EXTRAIT PRÉSENTÉ
-*-

2/ l'humanité selon Jacobs
a) guerriers, policiers et hommes de main
- les personnages vraiment mauvais tel que
Basam-Damdu le sanguinaire, Tlalac le barbare
et Gui seigneur de la Roche le cruel
- Nasir, le fidèle serviteur de Mortimer
qui disparaitra après la marque jaune
- le commissaire Kamal (aux confins du burlesque)),
l'inspecteur Kendall (excellent policier qui paie de sa personne)
et le commissaire Praider (le plus bougon = grognon,
mais jamais ridicule sous les traits de Jean Gabin)


b) les personnages de seconde catégorie
- les chauffeurs de taxi Dick et Ernest, l'archiviste Mr. Stone
- les hommes de main d'Olrik: Sharkey = une brute de gangster
yankee qui lui perdure (contrairement à Nasir),
Jack le tueur à tête de grenouille
- les hommes de science qui jouent malgré tout un rôle capital
(Labrousse, Sato, Rassim Bey) et les mégalomanes:
- Septimus (avec sa soif de vengeance mais à l'invention géniale),
- Miloch (un vrai génie du mal)

-*-

DONNÉES FOURNIES
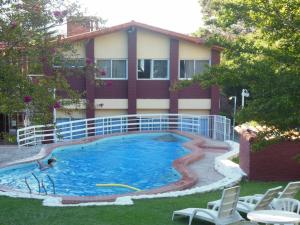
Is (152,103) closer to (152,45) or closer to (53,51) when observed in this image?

-*-

CONSIGNES
1/ Dans l'extrait sur les personnages de Jacobs, qui est désigné comme le fidèle serviteur de Mortimer ?
2/ Citez fidèlement le passage de l'extrait sur les personnages de Jacobs qui va de « 2/ l'humanité selon » jusqu'à « de sa personne) ».

RÉPONSES
1/ Nasir.

2/
2/ l'humanité selon Jacobs
a) guerriers, policiers et hommes de main
- les personnages vraiment mauvais tel que
Basam-Damdu le sanguinaire, Tlalac le barbare
et Gui seigneur de la Roche le cruel
- Nasir, le fidèle serviteur de Mortimer
qui disparaitra après la marque jaune
- le commissaire Kamal (aux confins du burlesque)),
l'inspecteur Kendall (excellent policier qui paie de sa personne)